▶ _Exercise brief_
Copy the entries exactly. Their pictures do not belong in the copy.

(Records for processing begins)

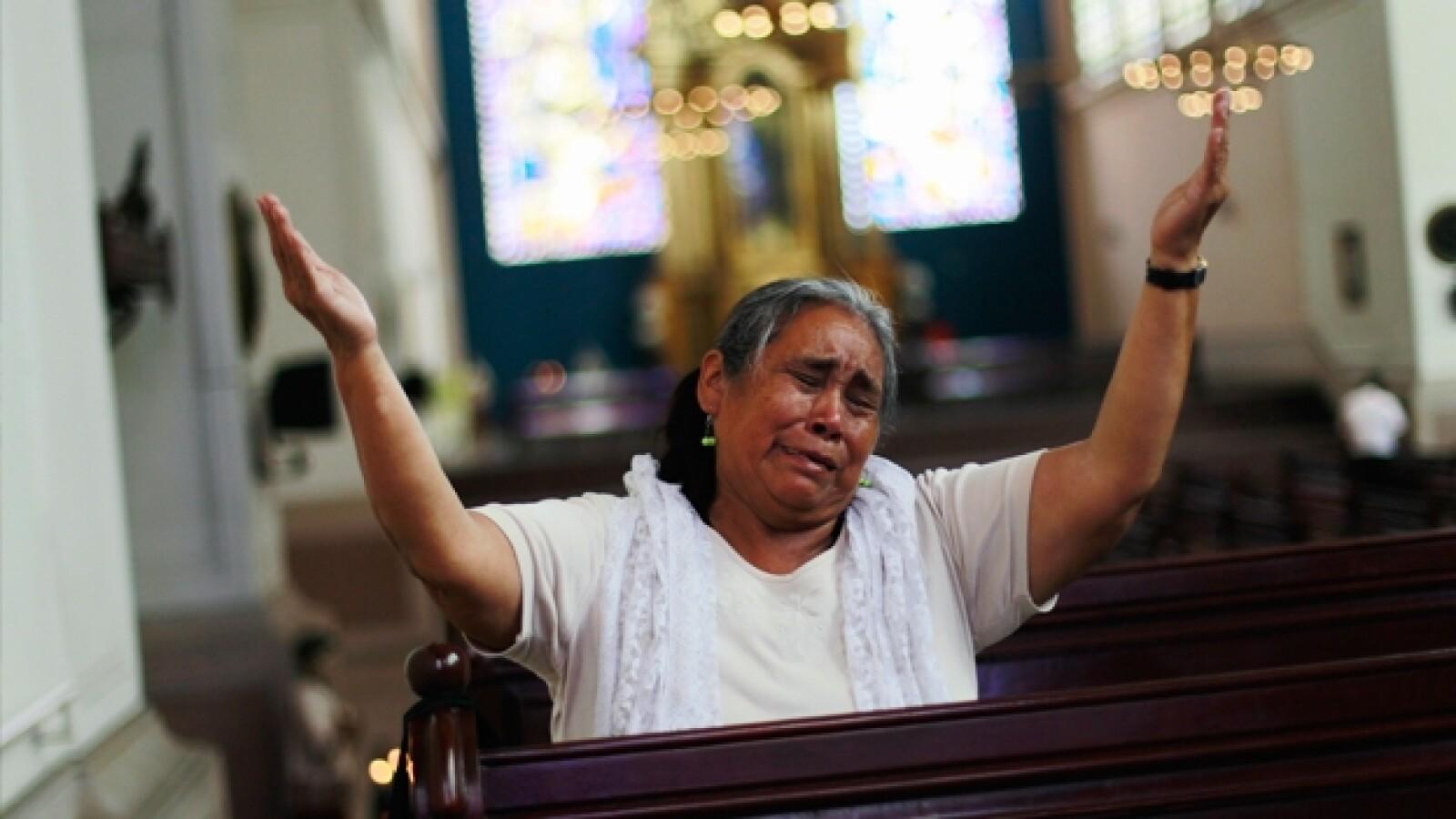 una mujer celebra nombramiento de francisco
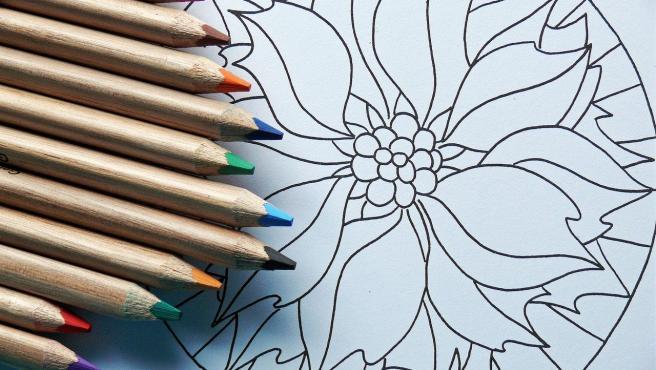 Colorear mandalas puede aportar beneficios terapéuticos.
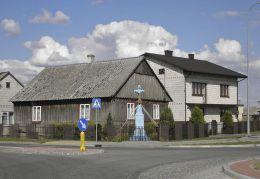 Przydrożny krzyż kamienny stojący w centrum wsi. Łępin,gmina Stara Błotnica, powiat białobrzeski.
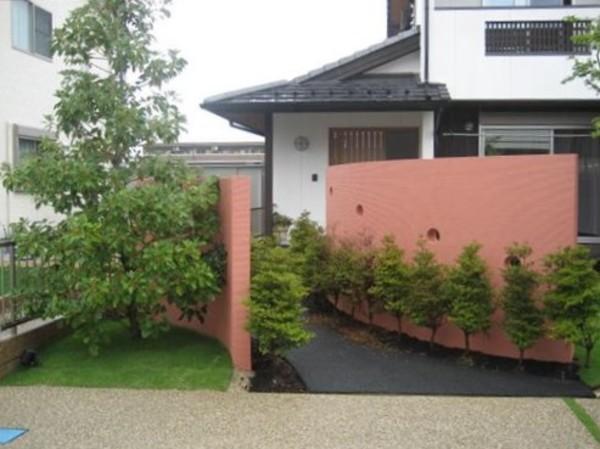 朱色塀の家のサムネイル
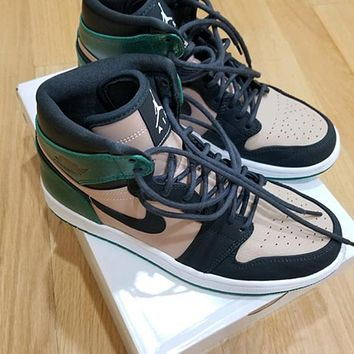 Fashion high-top sneakers basketball shoes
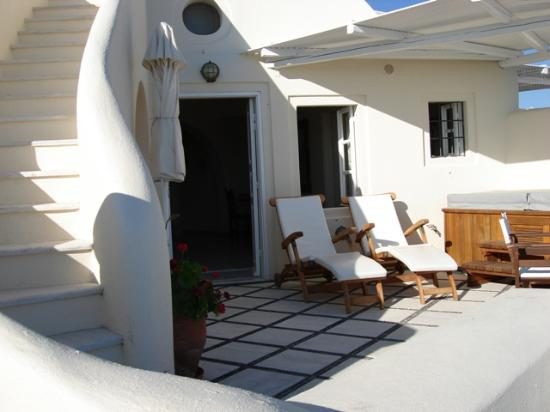 Canaves Oia Hotel: view of our private entrance and terrace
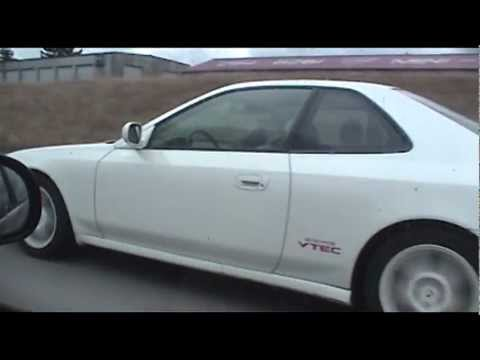 Honda Type-R Prelude Type-SH versus Honda Civic Si Freeway race h22 vs B16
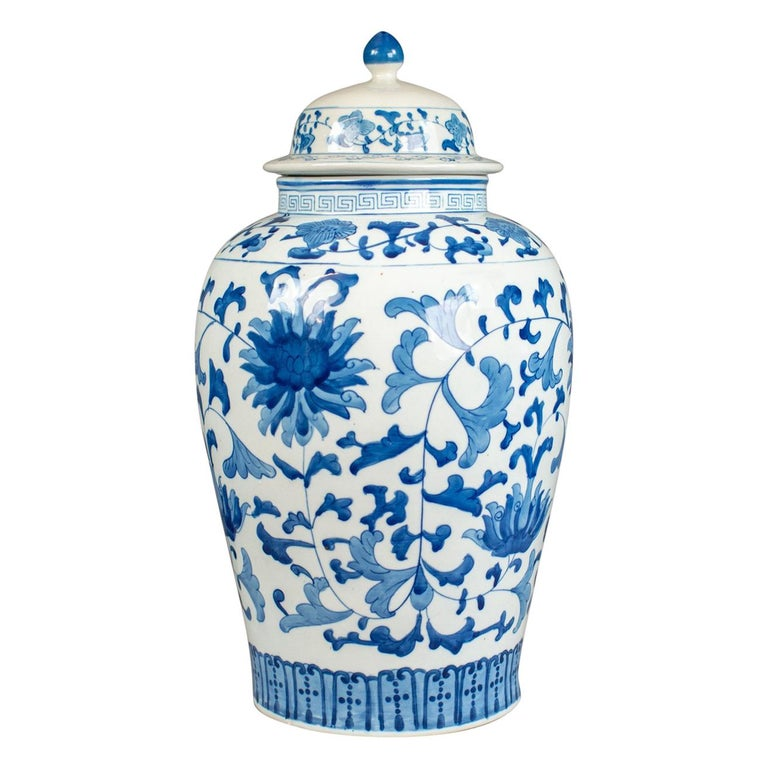 Large Baluster Vase And Cover Blue And White Chinese Ceramic Urn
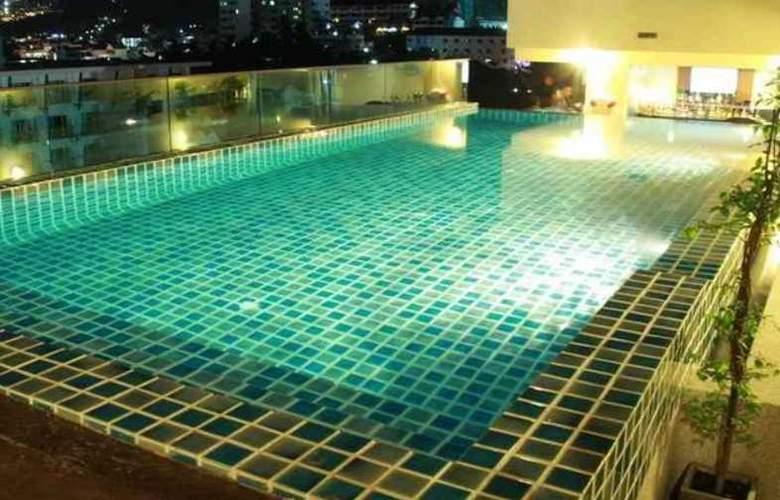 Hemingway's Silk Hotel - Pool - 3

(Records for processing ends)

▶ _Completed task_
 una mujer celebra nombramiento de francisco
 Colorear mandalas puede aportar beneficios terapéuticos.
 Przydrożny krzyż kamienny stojący w centrum wsi. Łępin,gmina Stara Błotnica, powiat białobrzeski.
 朱色塀の家のサムネイル
 Fashion high-top sneakers basketball shoes
 Canaves Oia Hotel: view of our private entrance and terrace
 Honda Type-R Prelude Type-SH versus Honda Civic Si Freeway race h22 vs B16
 Large Baluster Vase And Cover Blue And White Chinese Ceramic Urn
 Hemingway's Silk Hotel - Pool - 3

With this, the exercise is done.